Music has the capacity not just for polyvocality, but for virality. In Ishmael Reed’s 1972 novel Mumbo Jumbo, a virus emerges in 1920s Harlem called “Jes Grew.” The virus is a dance craze, a personification of the revolutionary power of ragtime and jazz. As it spreads, it threatens to overtake the Wallflower Order, an international conspiracy dedicated to monotheism and control. For revolutions to take hold, replication and accumulation are necessary. Mass movements require literal mass. Hence, perhaps, why Sedira’s collages are filled to the brim with stuff, resisting diminishment or obsolescence. Moments of accumulation abound in Dreams Have No Titles. Toward the end of the film, we see a stack of papers bearing the repeated phrase “Soy Cuba” (a reference to the 1964 Soviet-Cuban film Yo Soy Cuba) fly into the sky. We also see towers of film canisters in a vault, which are replicated as resin sculptures in the exhibition. Resin is an intriguing material: it is obdurate and long-lasting, contra the degradability of film. But it is also volatile. Though secreted to protect plants and insects after injury, it is dangerous to humans when airborne, causing respiratory illness. Sedira’s endorsement of utopia is never unqualified—it is always aware of risk.
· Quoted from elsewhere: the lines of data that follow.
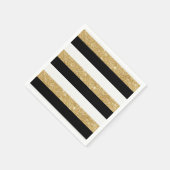 Gouden Glitter en zwarte strepen Servet (Hoek)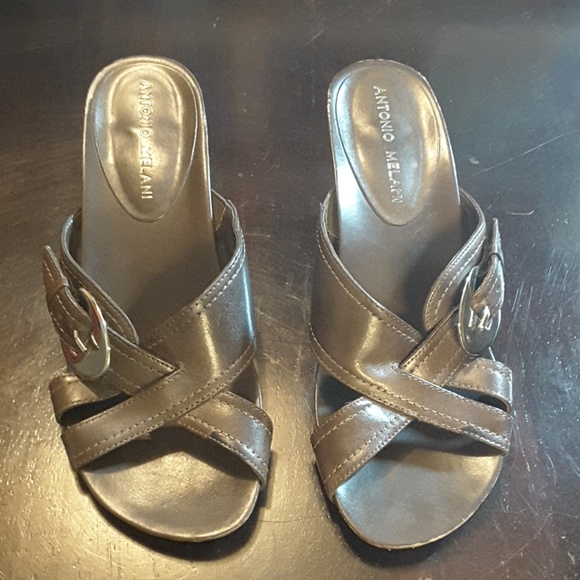 6.5M Antonio Melani 1" heels dress shoes used - Picture 2 of 6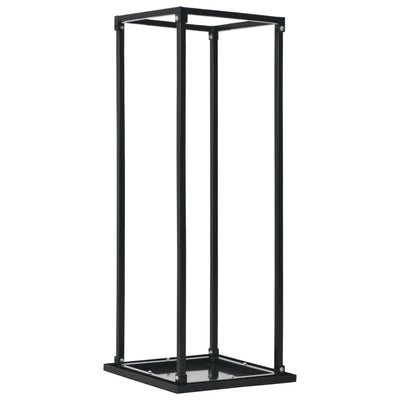 Polttopuuteline alustalla musta 37x37x113 cm teräs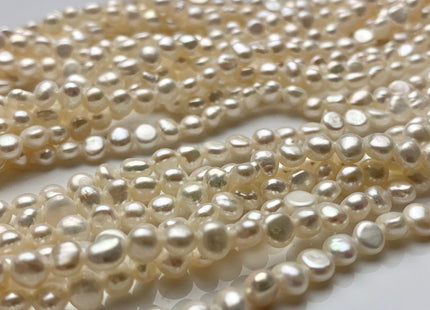 4-5 mm AAA Natural White Potato Nugget Freshwater Pearl Beads Genuine Freshwater Pearls Tiny White Nugget Cultured Seed Pearl Beads #1397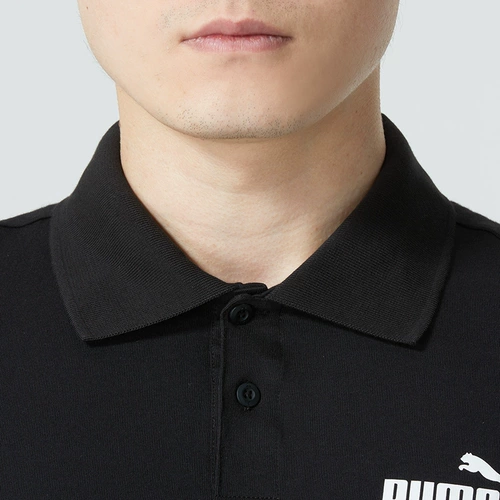 Puma, летняя черная футболка polo для отдыха, короткий рукав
Resin resonates personally with me in one particular way: it makes me think of the blocks of rosin I would use as an adolescent to add grip to my cello bow. Fresh horsehair, run across the steel strings of a cello or violin, creates little sound. It is too smooth of a fiber. Rosin roughens up the bow, providing the resistance necessary to make music. 

I end with this anecdote as a segue into a confession. Much of what I have written above is heavily shaped by my own cathexis to the 1960s. Peer through my closet, peruse my record shelf: you’ll find a cornucopia of color-blocked shift dresses and 45-rpm singles penned by Holland-Dozier-Holland. These personal attachments are a large part of why I am drawn to Sedira’s work. As is true for her, my delight in the period’s aesthetics cannot be separated from my continued investment in its revolutionary politics.
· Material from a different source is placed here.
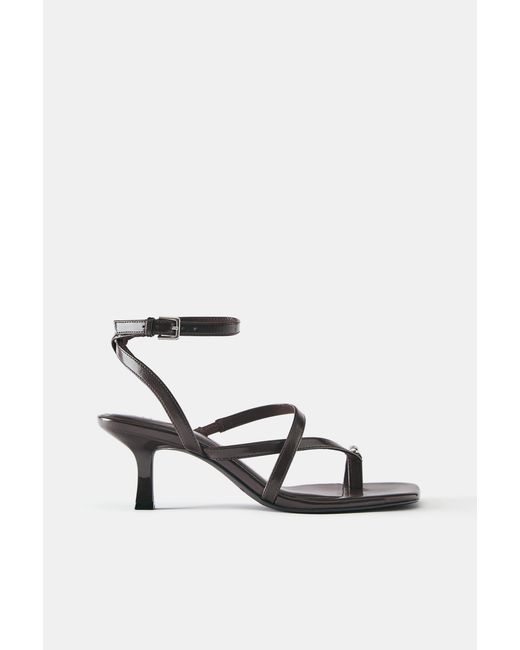 Pull&Bear Brown Heeled Sandals With Strap Detail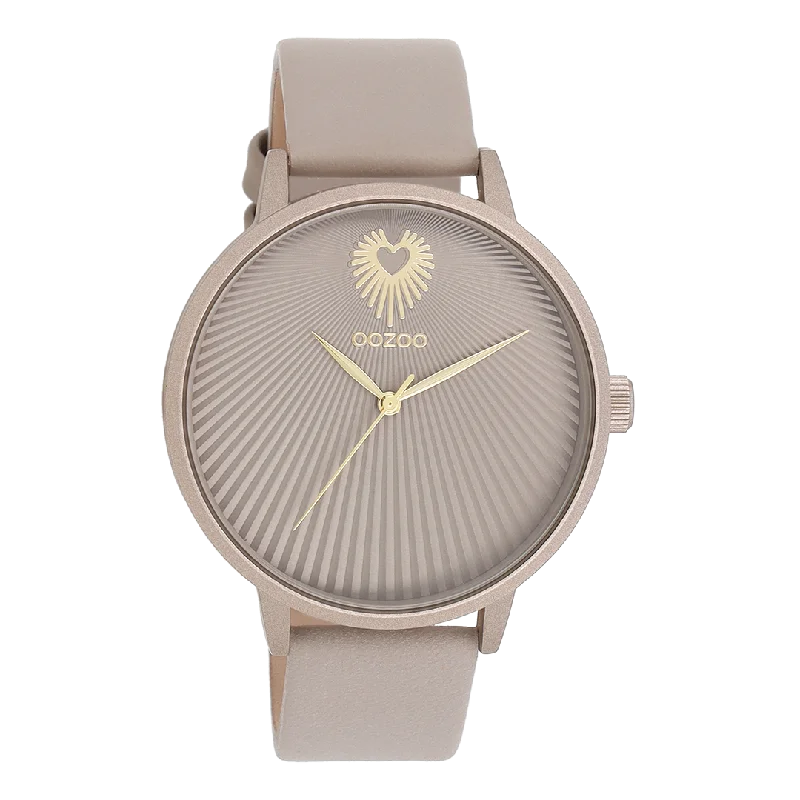 Taupe OOZOO watch with taupe leather strap - C11245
Sedira engages in similar acts of self-insertion throughout Dreams Have No Titles. She uses chroma-key technology to place footage of herself into a scene of Algerians disembarking from a train car in The Battle of Algiers. At another point, in a moment of mise-en-abyme, she places a small cut-out of herself into a miniature model of her living room, with her flesh-and-blood hand seen hovering overhead. Much of Sedira’s work is concerned with the phenomenon of why we cathect to the things we cathect to. With the Gennevilliers cinematheque as her lodestar, she valorizes the ways our personal experiences allow us to find our way into the political. “I truly believe we need to go back to those radical political alliances and shared experiences to better move forward,” she says. “Hence my interest in the archive: to expose, reconsider and challenge history. It is necessary to examine both private and personal archives. There are many of them when you look for them.”
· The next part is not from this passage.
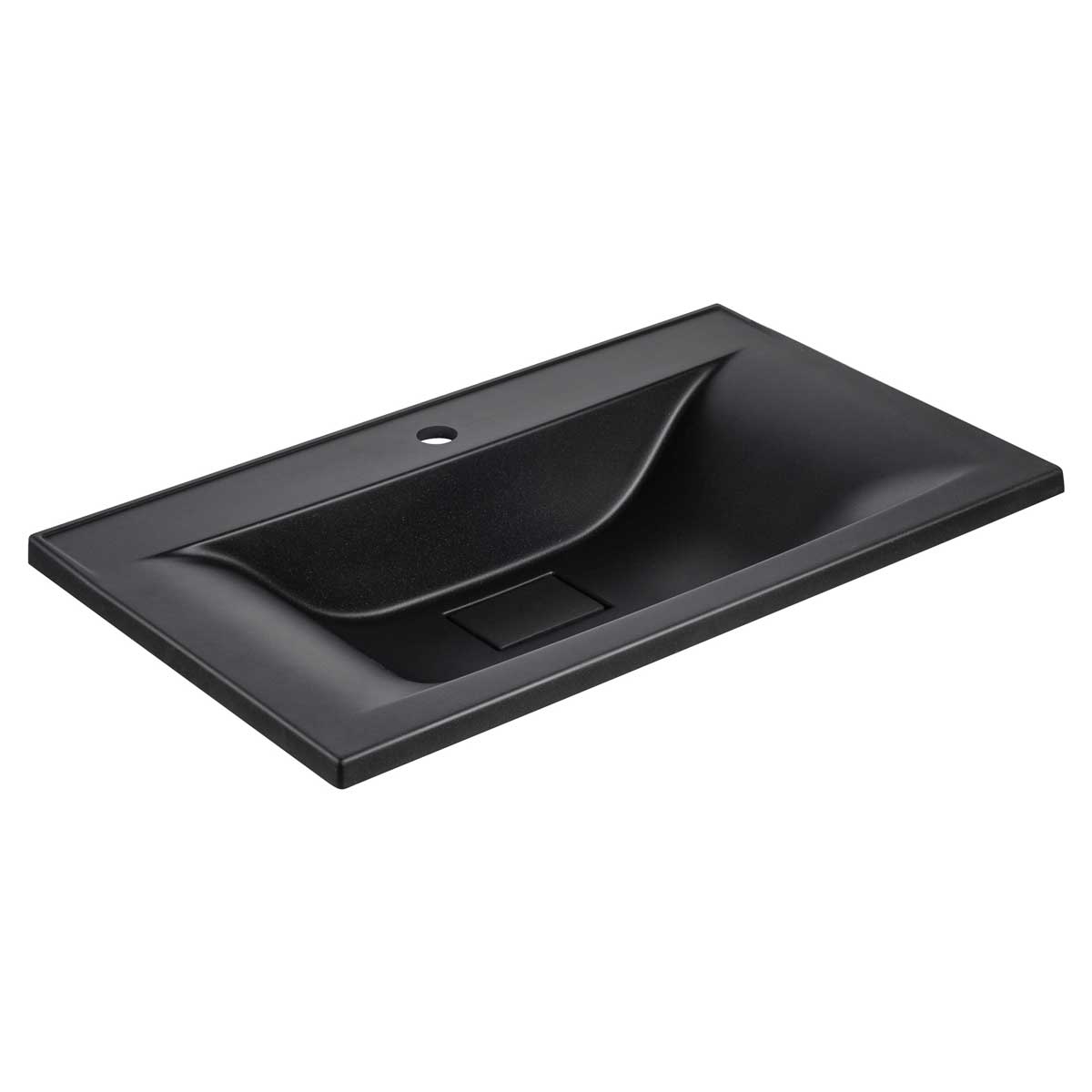 Раковина Vincea VCB-3M750B 75 из кварцевого камня цвет черный в 100Kran: Широкий выбор и доступные цены.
Elizabeth Wiet is a writer, editor, and curator based in New York. Interdisciplinary in both method and scope, her research focuses on feminist and queer art, time-based media, and art from the Middle East and its diasporas. She is currently Director of Exhibitions and Fellowship at A.I.R. Gallery, Deputy Editor at Topical Cream, and Contributing Editor at Bidoun. She is in the process of completing a book manuscript, tentatively titled Maximalism: An Art of the Minor, based on her doctoral dissertation, and with Bidoun, is editing the first monograph on Lebanese-Egyptian artist Nicolas Moufarrege.